[[ Document passage, beginning ]]

Well I have a high level of confidence that liposomally encapsulated trehalose will make it through the gut without being broken down into glucose as normally happens to almost all trehalose passing through the digestive tract.

 

The only question for me would be does that encapsulated trehalose translate into trehalose crossing the BBB, which would be of interest to you if you are trying to treat some neurodegenerative brain disorder (Parkinson's, Huntington's, Alzheimer's, etc).  Certainly I don't believe the liposomes will cross the BBB themselves, but I suspect that there are mechanisms where at least some of the trehalose released from the liposomes will make it across.

 

I however am more interested in the anti-atherosclerosis aspect of trehalose, and I don't think there's much of a question that we can deliver significant quantities of trehalose to the arterial wall through liposomal encapsulation.  I'm looking for a commercial source now and barring progress there will try to make some up myself.

 

Someone earlier suggested enteric capsules.  But enteric coating only gets a target compound through the stomach.  They are designed to release their delivery drug in the small intestines.  But, that's exactly where trehalose is broken down, it is not digested in the stomach, so I don't see that helping us much.

 

 


Edited by Daniel Cooper, 22 December 2017 - 07:00 PM.

[[ Document passage, end ]]
[[ Dataset extract, beginning ]]

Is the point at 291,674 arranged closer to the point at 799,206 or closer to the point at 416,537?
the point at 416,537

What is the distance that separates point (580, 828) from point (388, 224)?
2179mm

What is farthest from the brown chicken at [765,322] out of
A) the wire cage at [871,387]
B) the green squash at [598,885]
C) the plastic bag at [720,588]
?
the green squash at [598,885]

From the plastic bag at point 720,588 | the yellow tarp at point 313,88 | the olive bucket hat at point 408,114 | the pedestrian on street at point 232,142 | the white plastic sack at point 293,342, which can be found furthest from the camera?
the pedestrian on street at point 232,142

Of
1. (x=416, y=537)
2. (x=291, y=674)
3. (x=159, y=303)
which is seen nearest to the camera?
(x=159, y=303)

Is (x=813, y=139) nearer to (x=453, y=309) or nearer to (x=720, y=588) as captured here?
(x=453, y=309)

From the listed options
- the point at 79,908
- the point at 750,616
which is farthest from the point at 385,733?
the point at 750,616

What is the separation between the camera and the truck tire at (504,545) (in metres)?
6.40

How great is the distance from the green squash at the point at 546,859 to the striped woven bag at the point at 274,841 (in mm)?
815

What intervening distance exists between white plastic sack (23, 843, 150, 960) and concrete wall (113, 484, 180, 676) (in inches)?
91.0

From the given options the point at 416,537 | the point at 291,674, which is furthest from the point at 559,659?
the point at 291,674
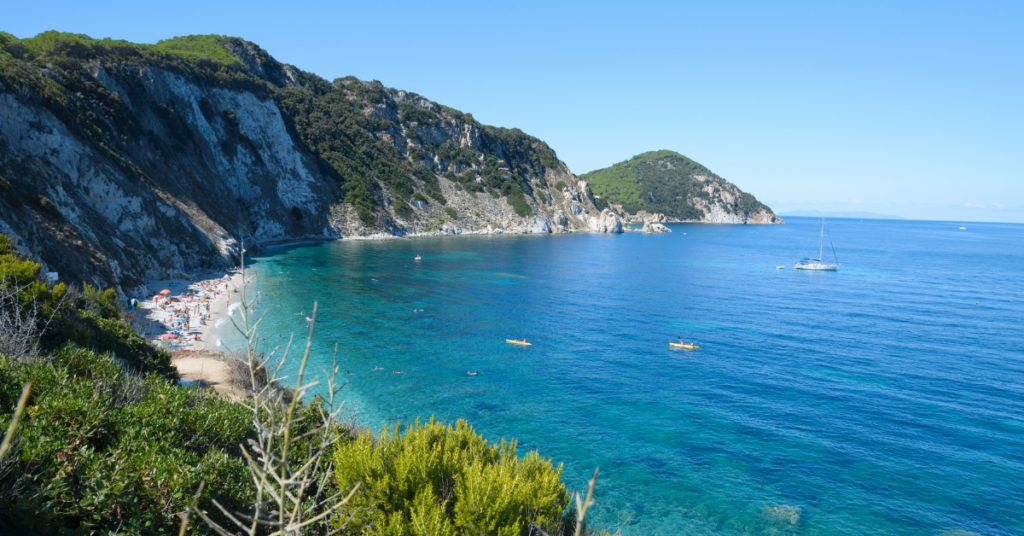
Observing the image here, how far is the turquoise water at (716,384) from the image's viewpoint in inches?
842

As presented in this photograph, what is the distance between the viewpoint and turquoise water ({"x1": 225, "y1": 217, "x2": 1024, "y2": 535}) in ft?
70.2

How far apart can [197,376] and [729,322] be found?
44.1 metres

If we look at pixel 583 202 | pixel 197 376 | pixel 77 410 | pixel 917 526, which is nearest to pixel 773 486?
pixel 917 526

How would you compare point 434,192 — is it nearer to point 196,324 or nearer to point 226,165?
point 226,165

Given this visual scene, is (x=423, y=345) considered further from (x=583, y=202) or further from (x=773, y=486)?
(x=583, y=202)

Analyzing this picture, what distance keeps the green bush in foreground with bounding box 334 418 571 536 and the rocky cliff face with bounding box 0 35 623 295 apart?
34.2 metres

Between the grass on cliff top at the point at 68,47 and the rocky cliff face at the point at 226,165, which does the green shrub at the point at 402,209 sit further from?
the grass on cliff top at the point at 68,47

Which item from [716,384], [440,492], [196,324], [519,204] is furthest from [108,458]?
[519,204]

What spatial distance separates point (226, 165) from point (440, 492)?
307 ft

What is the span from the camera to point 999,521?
1986 cm

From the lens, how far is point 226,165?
89.3m

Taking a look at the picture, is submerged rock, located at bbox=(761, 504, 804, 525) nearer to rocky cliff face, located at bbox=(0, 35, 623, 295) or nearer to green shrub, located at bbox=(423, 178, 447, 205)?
rocky cliff face, located at bbox=(0, 35, 623, 295)

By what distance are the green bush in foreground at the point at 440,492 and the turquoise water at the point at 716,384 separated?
9217mm

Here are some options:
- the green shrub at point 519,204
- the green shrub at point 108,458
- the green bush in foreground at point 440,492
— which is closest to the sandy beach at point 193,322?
the green shrub at point 108,458
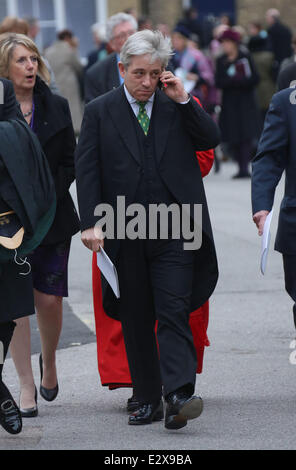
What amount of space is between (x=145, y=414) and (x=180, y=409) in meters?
0.33

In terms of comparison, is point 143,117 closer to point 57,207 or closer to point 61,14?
point 57,207

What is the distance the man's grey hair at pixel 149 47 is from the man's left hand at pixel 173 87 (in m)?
0.05

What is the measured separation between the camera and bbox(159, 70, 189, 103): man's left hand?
5109mm

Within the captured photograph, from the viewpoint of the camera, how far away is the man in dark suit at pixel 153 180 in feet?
16.8

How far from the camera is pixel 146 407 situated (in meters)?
5.37

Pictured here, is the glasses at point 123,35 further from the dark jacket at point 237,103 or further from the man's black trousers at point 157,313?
the dark jacket at point 237,103

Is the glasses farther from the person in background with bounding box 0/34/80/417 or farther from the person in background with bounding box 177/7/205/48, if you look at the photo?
the person in background with bounding box 177/7/205/48

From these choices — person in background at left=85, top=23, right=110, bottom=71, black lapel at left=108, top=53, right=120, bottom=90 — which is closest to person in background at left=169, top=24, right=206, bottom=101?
person in background at left=85, top=23, right=110, bottom=71

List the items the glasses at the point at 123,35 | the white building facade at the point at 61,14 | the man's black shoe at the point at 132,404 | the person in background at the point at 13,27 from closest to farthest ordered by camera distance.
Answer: the man's black shoe at the point at 132,404
the person in background at the point at 13,27
the glasses at the point at 123,35
the white building facade at the point at 61,14

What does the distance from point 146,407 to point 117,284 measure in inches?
23.8

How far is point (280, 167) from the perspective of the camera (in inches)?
216

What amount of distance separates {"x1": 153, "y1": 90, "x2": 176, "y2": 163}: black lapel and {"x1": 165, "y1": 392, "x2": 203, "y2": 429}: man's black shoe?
1043mm

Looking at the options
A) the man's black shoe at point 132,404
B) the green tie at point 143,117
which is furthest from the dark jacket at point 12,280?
the man's black shoe at point 132,404

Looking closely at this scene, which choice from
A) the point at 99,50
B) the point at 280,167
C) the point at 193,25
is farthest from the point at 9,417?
the point at 193,25
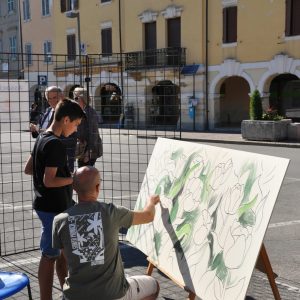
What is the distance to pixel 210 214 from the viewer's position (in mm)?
3797

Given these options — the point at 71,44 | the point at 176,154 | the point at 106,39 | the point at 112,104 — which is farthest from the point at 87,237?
the point at 71,44

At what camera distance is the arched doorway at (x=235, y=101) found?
28.8 meters

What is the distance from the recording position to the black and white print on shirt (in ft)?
10.2

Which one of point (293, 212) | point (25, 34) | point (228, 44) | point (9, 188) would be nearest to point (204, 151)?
point (293, 212)

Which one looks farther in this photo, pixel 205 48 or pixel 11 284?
pixel 205 48

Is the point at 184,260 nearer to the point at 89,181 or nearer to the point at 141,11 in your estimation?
the point at 89,181

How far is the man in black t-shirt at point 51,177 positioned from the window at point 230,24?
21.8 meters

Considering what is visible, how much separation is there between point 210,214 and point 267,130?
16474mm

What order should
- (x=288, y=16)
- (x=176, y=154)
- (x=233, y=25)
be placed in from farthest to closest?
(x=233, y=25) → (x=288, y=16) → (x=176, y=154)

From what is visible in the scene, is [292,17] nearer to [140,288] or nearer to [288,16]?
[288,16]

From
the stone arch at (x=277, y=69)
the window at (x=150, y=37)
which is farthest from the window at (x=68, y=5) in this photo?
the stone arch at (x=277, y=69)

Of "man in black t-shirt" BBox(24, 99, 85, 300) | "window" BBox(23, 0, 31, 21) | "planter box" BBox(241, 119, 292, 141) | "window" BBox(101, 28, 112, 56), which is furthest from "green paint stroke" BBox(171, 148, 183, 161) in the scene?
"window" BBox(23, 0, 31, 21)

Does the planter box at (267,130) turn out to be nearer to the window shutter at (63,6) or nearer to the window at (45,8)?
the window shutter at (63,6)

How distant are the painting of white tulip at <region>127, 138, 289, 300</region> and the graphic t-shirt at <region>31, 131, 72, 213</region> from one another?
811mm
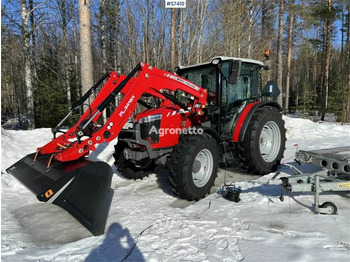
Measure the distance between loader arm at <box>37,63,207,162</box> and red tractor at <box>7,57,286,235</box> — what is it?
0.01m

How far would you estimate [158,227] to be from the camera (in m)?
3.08

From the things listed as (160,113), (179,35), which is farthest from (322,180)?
(179,35)

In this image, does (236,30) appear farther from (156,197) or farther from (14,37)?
(14,37)

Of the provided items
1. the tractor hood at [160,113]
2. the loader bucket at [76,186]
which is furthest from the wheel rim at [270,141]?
the loader bucket at [76,186]

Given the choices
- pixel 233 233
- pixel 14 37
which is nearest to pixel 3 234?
pixel 233 233

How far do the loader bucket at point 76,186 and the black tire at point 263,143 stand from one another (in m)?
2.67

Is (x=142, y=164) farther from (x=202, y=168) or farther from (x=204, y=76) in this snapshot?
(x=204, y=76)

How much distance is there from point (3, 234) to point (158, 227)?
6.14 ft

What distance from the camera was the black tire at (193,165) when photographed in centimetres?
379

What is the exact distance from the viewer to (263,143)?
217 inches

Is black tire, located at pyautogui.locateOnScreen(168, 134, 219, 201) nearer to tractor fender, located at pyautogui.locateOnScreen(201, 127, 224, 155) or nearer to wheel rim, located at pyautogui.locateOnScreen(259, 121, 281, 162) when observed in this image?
tractor fender, located at pyautogui.locateOnScreen(201, 127, 224, 155)

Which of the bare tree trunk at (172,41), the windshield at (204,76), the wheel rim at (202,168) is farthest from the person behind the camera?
the bare tree trunk at (172,41)

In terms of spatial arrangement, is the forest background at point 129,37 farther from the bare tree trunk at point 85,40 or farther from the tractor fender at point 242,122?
the tractor fender at point 242,122

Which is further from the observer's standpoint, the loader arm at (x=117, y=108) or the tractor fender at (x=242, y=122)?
the tractor fender at (x=242, y=122)
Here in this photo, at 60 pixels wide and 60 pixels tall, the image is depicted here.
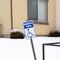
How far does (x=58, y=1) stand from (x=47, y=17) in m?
0.81

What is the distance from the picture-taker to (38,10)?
9.39 m

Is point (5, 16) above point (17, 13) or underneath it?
underneath

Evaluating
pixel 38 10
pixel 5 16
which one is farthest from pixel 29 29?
pixel 38 10

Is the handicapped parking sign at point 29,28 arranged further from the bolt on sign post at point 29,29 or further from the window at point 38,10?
the window at point 38,10

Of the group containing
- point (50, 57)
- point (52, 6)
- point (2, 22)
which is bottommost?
point (50, 57)

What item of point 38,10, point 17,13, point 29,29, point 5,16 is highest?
point 38,10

[[ Dataset extract, end ]]

• **What the task asks**
Please reproduce the trehalose post word for word, from its first line to its last. Work from the trehalose post alone, not from the records.

• **Response area**
Well I have a high level of confidence that liposomally encapsulated trehalose will make it through the gut without being broken down into glucose as normally happens to almost all trehalose passing through the digestive tract.

 

The only question for me would be does that encapsulated trehalose translate into trehalose crossing the BBB, which would be of interest to you if you are trying to treat some neurodegenerative brain disorder (Parkinson's, Huntington's, Alzheimer's, etc).  Certainly I don't believe the liposomes will cross the BBB themselves, but I suspect that there are mechanisms where at least some of the trehalose released from the liposomes will make it across.

 

I however am more interested in the anti-atherosclerosis aspect of trehalose, and I don't think there's much of a question that we can deliver significant quantities of trehalose to the arterial wall through liposomal encapsulation.  I'm looking for a commercial source now and barring progress there will try to make some up myself.

 

Someone earlier suggested enteric capsules.  But enteric coating only gets a target compound through the stomach.  They are designed to release their delivery drug in the small intestines.  But, that's exactly where trehalose is broken down, it is not digested in the stomach, so I don't see that helping us much.

 

 


Edited by Daniel Cooper, 22 December 2017 - 07:00 PM.